▸ EXTRACTED TEXT
————
Latest revision as of 11:40, 1 September 2025

Enterprise Design Patterns | Practice Patterns

#24: Corporate Politics

Corporate Politics

"People must collaborate in pursuit of a common task yet are often pitted against each other in competition for limited resources, status, and career advancement."
- Gareth Morgan

Related Patterns:

#2: Pre-existing Wisdom, #3: Coalition Building, #4: Executive Buy-In, #13: Nurtured Trust, #18: Walking Your Talk




You are faced with corporate politics which imposes significant constraints on the Enterprise Design initiative.

In this context:

People’s behaviours are guided by a mix of explicit goals and hidden agendas and your co-creators often put their own goals before the enterprise’s vision and interests. They can see your attempts to optimise the wider enterprise as a threat to their position and an obstacle to achieving their goals.
————
Collected data entries:

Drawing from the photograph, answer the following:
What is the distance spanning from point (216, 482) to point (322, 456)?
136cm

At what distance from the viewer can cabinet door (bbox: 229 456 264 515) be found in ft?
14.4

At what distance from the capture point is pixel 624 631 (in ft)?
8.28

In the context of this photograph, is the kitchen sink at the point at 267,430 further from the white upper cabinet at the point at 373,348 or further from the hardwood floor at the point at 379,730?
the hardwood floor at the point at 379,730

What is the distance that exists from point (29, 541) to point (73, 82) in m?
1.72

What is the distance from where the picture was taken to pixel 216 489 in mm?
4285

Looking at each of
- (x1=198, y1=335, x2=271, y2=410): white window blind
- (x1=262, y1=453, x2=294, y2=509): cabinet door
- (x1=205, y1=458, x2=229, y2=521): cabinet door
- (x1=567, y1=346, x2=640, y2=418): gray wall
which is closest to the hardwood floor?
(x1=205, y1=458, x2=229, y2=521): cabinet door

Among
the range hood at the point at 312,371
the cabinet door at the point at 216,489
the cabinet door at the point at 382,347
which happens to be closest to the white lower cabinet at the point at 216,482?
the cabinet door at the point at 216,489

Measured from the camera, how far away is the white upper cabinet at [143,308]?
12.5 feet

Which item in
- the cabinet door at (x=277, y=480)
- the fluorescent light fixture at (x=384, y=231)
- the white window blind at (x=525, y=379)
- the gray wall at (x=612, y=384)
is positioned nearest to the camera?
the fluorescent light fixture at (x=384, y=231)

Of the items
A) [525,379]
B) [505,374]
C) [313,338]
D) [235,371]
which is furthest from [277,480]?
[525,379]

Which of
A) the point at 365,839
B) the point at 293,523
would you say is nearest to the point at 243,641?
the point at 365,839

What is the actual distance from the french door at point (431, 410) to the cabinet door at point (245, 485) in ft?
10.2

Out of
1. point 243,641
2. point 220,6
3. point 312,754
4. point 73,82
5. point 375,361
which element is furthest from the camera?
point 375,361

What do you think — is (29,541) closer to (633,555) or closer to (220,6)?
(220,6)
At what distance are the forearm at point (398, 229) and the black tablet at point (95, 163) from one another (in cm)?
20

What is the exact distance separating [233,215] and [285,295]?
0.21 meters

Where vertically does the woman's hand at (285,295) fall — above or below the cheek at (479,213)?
————
▸ STATED TASK A
Answer these about the corporate politics text:
(i) What number is the Corporate Politics pattern given?
(ii) Who is the opening quote credited to?
(iii) What do co-creators often put before the enterprise's vision and interests?
▸ STATED TASK B
Carry on the text about corporate politics, starting after its last sentence.

▸ RIGHT ANSWER A
(i) #24
(ii) Gareth Morgan
(iii) Their own goals

▸ RIGHT ANSWER B
Therefore:

You intervene in the political networks to nudge co-creators in the direction of a common Enterprise Design. You carefully manage your political relationships with the major co-creators. To gain influence you:

  • Try to understand what is on your co-creators’ agendas and find ways to work with these forces;
  • Draw a conflict & power map to visualise the different interests and conflicts between co-creators;
  • Find the most influential co-creators and engage them in conversations to find common ground and alternative ways forward;
  • Build strong coalitions with willing and supportive co-creators, helping them with your design skills;
  • Use Enterprise Design maps to create a shared understanding of misalignments. Such maps help you expose political games being played without making you the bearer of bad news.

Consequently:

Dealing intentionally with corporate politics significantly increases Enterprise Design’s impact on the enterprise. Co-creators’ individual goals and actions become better aligned with the enterprise’s vision and interests. You have established a better shared ‘us’ and better ways of working together. Political conflicts probably remain but become less dominant and disruptive.